Robles G., Febbo M., Machado S.P., García B. (2020) Piezoelectric Energy Harvesting System to Detect Winding Deformation in Power Transformers. In: Ball A., Gelman L., Rao B. (eds) Advances in Asset Management and Condition Monitoring. Smart Innovation, Systems and Technologies, vol 166. Springer, Cham.
Open Access available at https://link.springer.com/content/pdf/10.1007%2F978-3-030-57745-2.pdf
Abstract – One common use of energy harvesting systems is the installation on applications where the access to conventional sources of energy is difficult due to availability, space constraints, environmental hazards or sealed equipment. In this work, we propose an alternative use of an energy harvesting system based on a piezoelectric that takes the vibration of a transformer tank due to winding deformations and hence helps to monitor the condition of the equipment. The system consists on a cantilever piezoelectric beam with a mass tuned to the resonant frequency of the vibration. The output of the piezoelectric is connected to a quadrupler, a low-drop regulator and a capacitive storage. The harvested voltage is planned to supply a low power microprocessor that detects changes in the vibration measurements to determine an abnormal behavior of the transformer. This work introduces the causes of abnormal vibration of transformers, describes the installation of the piezoelectric on a model that generates the same acceleration as the vibration of a transformer tank and studies the capability of charging capacitors to determine the feasibility of the method.

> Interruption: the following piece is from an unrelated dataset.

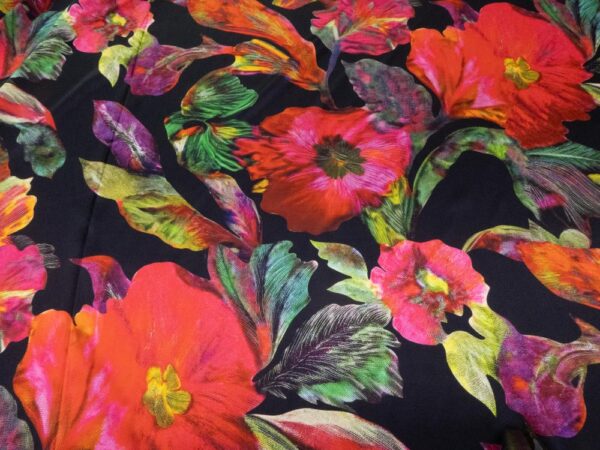 Stoff Seidensatin schwarz Blumen XXL – Bild 4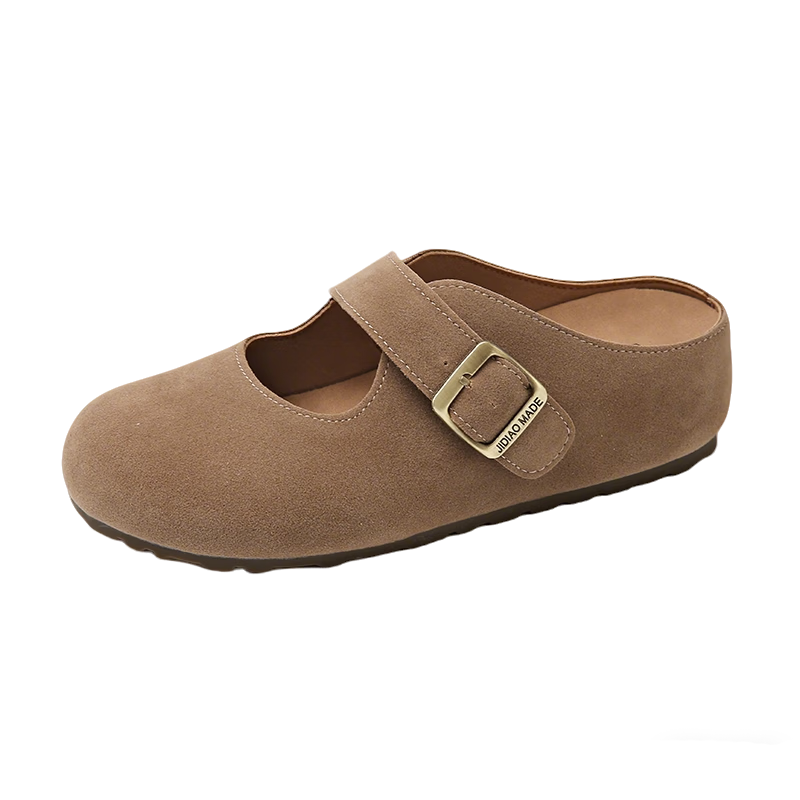 Cartelo Crocodile Women's Summer New Retro Closed-Toe Sandals Versatile Slip-On Birkenstock Shoes 1812 Khaki Size 36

Keywords – Condition monitoring, Energy harvesting, Piezoelectrics, Power transformers, Vibration analysis
Muhammad Shafiq, Guillermo Robles, Amjad Hussain, Kimmo Kauhaniemi, Matti Lehtonen, Identification and Location of Partial Discharge Defects in Medium Voltage AC Cables. 5 August 2019. Proceedings of the 26th Nordic Insulation Symposium NORD-IS, Trondheim (Norway), pp 22-27. ISSN 2535-3969.

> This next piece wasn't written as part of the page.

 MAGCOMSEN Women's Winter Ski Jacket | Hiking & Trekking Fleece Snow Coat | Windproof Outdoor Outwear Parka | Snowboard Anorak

Open access available athttps://doi.org/10.5324/nordis.v0i26.3269
Abstract – The presence of partial discharge (PD) in electrical equipment is the confirmation or indication of an ongoing degradation of its dielectric insulation. PD study is a widely used tool for condition monitoring of medium voltage (MV) cables. The location of the defects can be considered as one of the most important tasks of diagnosis in underground installations of MV cables. A lot of references can be found on the location of single PD sources along the cable. However, several PD defects can be active simultaneously along a cable section. This paper presents an experimental study on a MV cable having two PD sources and noise. Adopting one end measurement technique, a high frequency current transformer (HFCT) is used to capture the PD current pulses. A simple approach of identification of the PD signals originated from different PD sources is presented based on wave-shape study along with a time domain reflectometry analysis. The presented measurement methodology and time domain analysis technique provides a convenient way for detection and location of more than one PD sources along a cable section.
M. G. De La Calle, J. M. Martínez-Tarifa, Á. M. Gómez Solanilla and G. Robles, “Uncertainty Sources in the Estimation of the Partial Discharge Inception Voltage in Turn-to-Turn Insulation Systems,” in IEEE Access, vol. 8, pp. 157510-157519, 24 August 2020.

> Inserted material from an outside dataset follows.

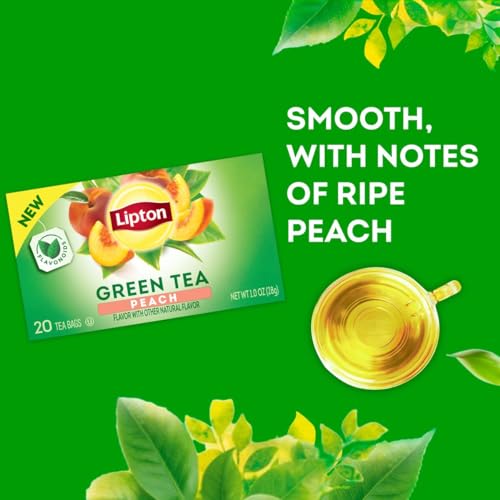 Lipton Peach Green Tea Bags - 20 Count Pack of 3, Caffeinated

Electronic ISSN: 2169-3536
Abstract — Partial discharges (PD) are one of the main causes of premature failure in low-voltage motors driven by variable-speed drives. The use of these control systems are being quite extended due to new applications, such as the more electric aircraft (MEA) or hybrid and electric vehicles, and this has pushed research towards appropriate designs of electric motors to avoid, as much as possible, the presence of PD within their windings. This article presents a model to predict the partial discharge inception voltage (PDIV) in the insulation of low-voltage machines. A value for the secondary ionization coefficient based on a statistical study is also proposed. The deviations of the model are also studied by obtaining the uncertainty of the value of that coeficient and the predicted values of the PDIV for a set of wires. This uncertainty will be compared with other error sources such as generator harmonics and humidity. Finally, the tests are done for different temperatures extend the model applicability.
Keywords — Insulation design, inverter-fed machine, partial discharges, Paschen’s law, temperature, Townsend’s coefficients.